→ КРАТКОЕ ЗАДАНИЕ: Перепишите целиком текст страницы о китайских представлениях о душах умерших, не внося в него никаких изменений.

→ ТЕКСТ СТРАНИЦЫ:
------
После разрушения и разложения тела комплексы душ также разрушаются: дух-шэнь растворяется в небесной пневме, включаясь во вселенский процесс перемен, а навь-по уходит под землю, в мир Желтых источников (хуан цюань), где или влачит тенеподобное призрачное существование, или также растворяется в земной пневме.
Тем не менее в народных верованиях сохранялось представление о существовании духов, умерших в нашем, а не потустороннем мире. Против этого представления активно возражает Ван Чун, заявляя, что в таком случае уже давно весь мир был бы забит духами и с ними все могли бы столкнуться на каждом шагу (здесь следует отметить вопиющий натурализм китайского представления о духах умерших, о чем свидетельствует сам аргумент ханьского скептика). Любопытно, что этот же аргумент анонимный оппонент выдвигает против буддиста Цзун-ми (780–841), вынужденного объяснять ему буддийское учение о перерождениях, против которого данное возражение, разумеется, не работает.
------
→ ПРЕДОСТАВЛЕННЫЕ МАТЕРИАЛЫ:

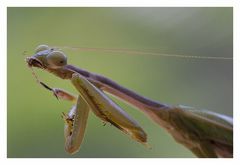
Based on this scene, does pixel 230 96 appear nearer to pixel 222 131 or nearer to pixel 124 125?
pixel 222 131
------
→ ПОЛНЫЙ ОТВЕТ:
После разрушения и разложения тела комплексы душ также разрушаются: дух-шэнь растворяется в небесной пневме, включаясь во вселенский процесс перемен, а навь-по уходит под землю, в мир Желтых источников (хуан цюань), где или влачит тенеподобное призрачное существование, или также растворяется в земной пневме.
Тем не менее в народных верованиях сохранялось представление о существовании духов, умерших в нашем, а не потустороннем мире. Против этого представления активно возражает Ван Чун, заявляя, что в таком случае уже давно весь мир был бы забит духами и с ними все могли бы столкнуться на каждом шагу (здесь следует отметить вопиющий натурализм китайского представления о духах умерших, о чем свидетельствует сам аргумент ханьского скептика). Любопытно, что этот же аргумент анонимный оппонент выдвигает против буддиста Цзун-ми (780–841), вынужденного объяснять ему буддийское учение о перерождениях, против которого данное возражение, разумеется, не работает.